A inviolabilidade de que trata o artigo 5º é exclusivamente reportante a um já personalizado indivíduo (o inviolável é, para o Direito, o que o sagrado é para a religião). E como se trata de uma Constituição que sobre o início da vida humana é de um silêncio de morte (permito-me o trocadilho), a questão não reside exatamente em se determinar o início da vida do homo sapiens, mas em saber que aspectos ou momentos dessa vida estão validamente protegidos pelo Direito infraconstitucional e em que medida[5].
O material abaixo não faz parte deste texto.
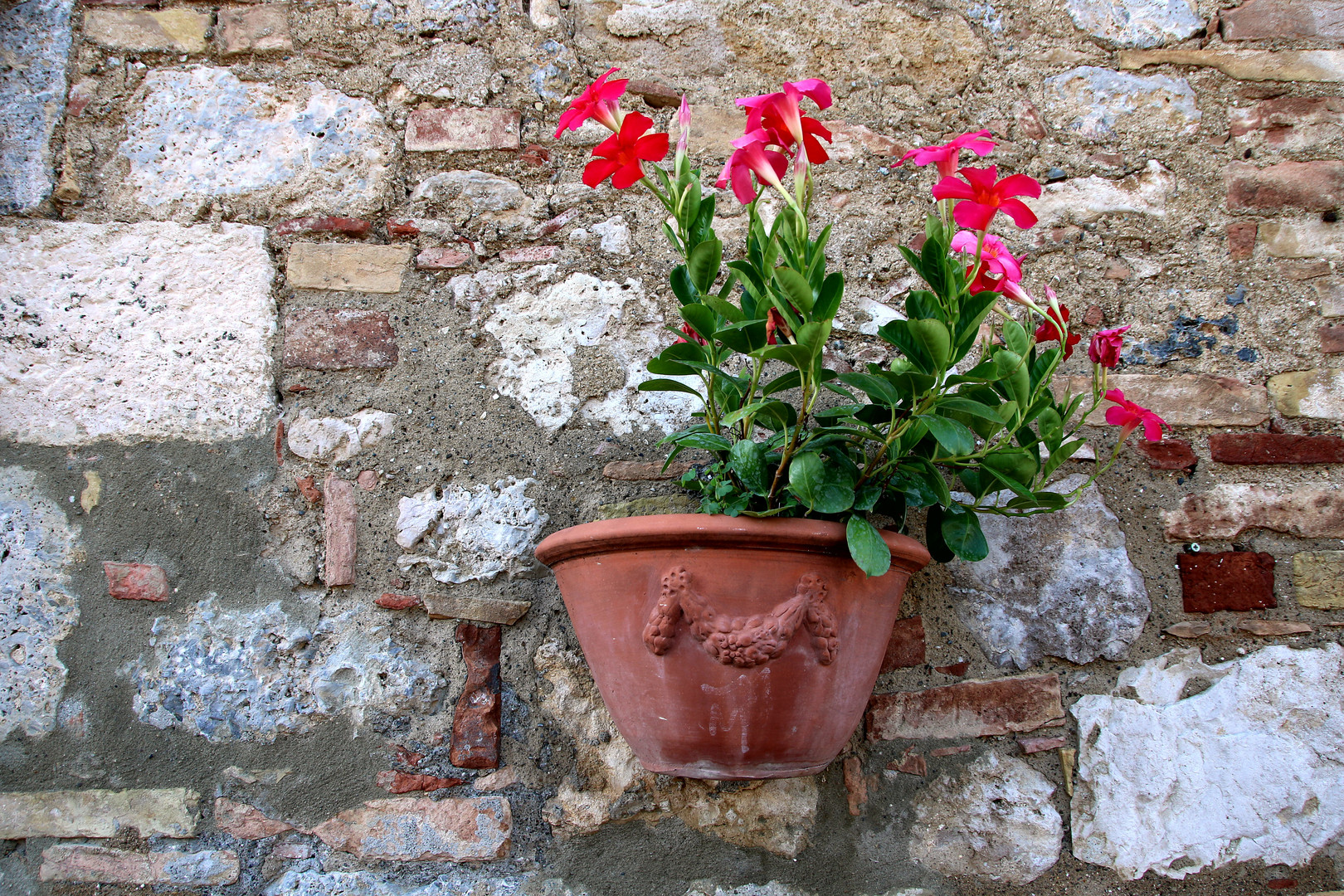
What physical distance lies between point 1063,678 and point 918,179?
866 millimetres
Servindo-se do “silêncio de morte” da Constituição Federal, Ayres Britto foi procurar na controvertida redação do artigo 2º do Código Civil algo sobre o início da personalidade. Desconsiderando a segunda parte (“a lei põe a salvo, desde a concepção, os direitos do nascituro”), ele se fixou na primeira (“a personalidade civil da pessoa começa do nascimento com vida”) e concluiu que é só após ter nascido vivo que o ser humano tem o inviolável direito à vida assegurado pela Constituição. Assim, os embriões humanos não são pessoas, não têm direitos, e podem ser livremente mortos para fins de pesquisa ou terapia com suas células-tronco. O voto do relator foi acompanhado pela maioria dos ministros, e o pedido da ADI 3510 foi rejeitado. As palavras “desde a concepção”, consideradas por alguns desnecessárias ou redundantes, naquele momento teriam salvado a vida de pessoas humanas em estágio embrionário. E hoje teriam salvo tantos bebês mortos até no terceiro trimestre sob a falsa alegação de que tais abortos são “legais”.

Como costumava dizer o saudoso Dom Pestana: não sabemos o mal que fazemos quando deixamos de fazer o bem.
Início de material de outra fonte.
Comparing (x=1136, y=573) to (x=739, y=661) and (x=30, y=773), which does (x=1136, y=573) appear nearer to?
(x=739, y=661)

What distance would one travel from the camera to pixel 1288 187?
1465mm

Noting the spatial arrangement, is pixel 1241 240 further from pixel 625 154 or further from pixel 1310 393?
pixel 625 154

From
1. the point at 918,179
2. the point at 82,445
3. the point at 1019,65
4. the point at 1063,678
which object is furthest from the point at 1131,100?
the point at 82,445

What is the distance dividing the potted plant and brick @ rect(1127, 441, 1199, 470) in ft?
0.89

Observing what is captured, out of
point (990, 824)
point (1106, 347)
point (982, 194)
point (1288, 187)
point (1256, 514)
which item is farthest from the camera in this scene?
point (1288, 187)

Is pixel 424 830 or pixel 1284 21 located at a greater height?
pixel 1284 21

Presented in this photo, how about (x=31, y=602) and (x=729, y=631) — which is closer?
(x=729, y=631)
São Paulo, 06 de novembro de 2024

Pe. Luiz Carlos Lodi da Cruz

Vice-presidente do Pró-Vida de Anápolis.

[1] Aborto diretamente provocado ou aborto direto é aquele “querido como fim ou como meio”. Constitui sempre uma “desordem moral grave, enquanto morte deliberada de um ser humano inocente” (Cf. S. João Paulo II, Evangelium vitae, n. 62).

[2] O artigo 4º do Código Civil de 1916 dizia: “A personalidade civil do homem começa do seu nascimento com vida; mas a lei pões a salvo, desde a concepção, os direitos do nascituro”. A primeira parte negava que o nascituro fosse pessoa. Mas a segunda parte o afirmava, concedendo ao nascituro direitos (e não meras expectativas de direitos) desde a concepção.

[3] Cf. Diário da Assembleia Nacional Constituinte, 27 maio 1988, p. 10833 a 10836.

[4] Essa é a redação original do artigo. Posteriormente, ele seria modificado pela Emenda 65, de 2010, para incluir “ao jovem” após “à criança e ao adolescente”.

[5] ADI 3510. Voto do relator, 5 mar. 2008, n. 24, p. 26. Os destaques são do original.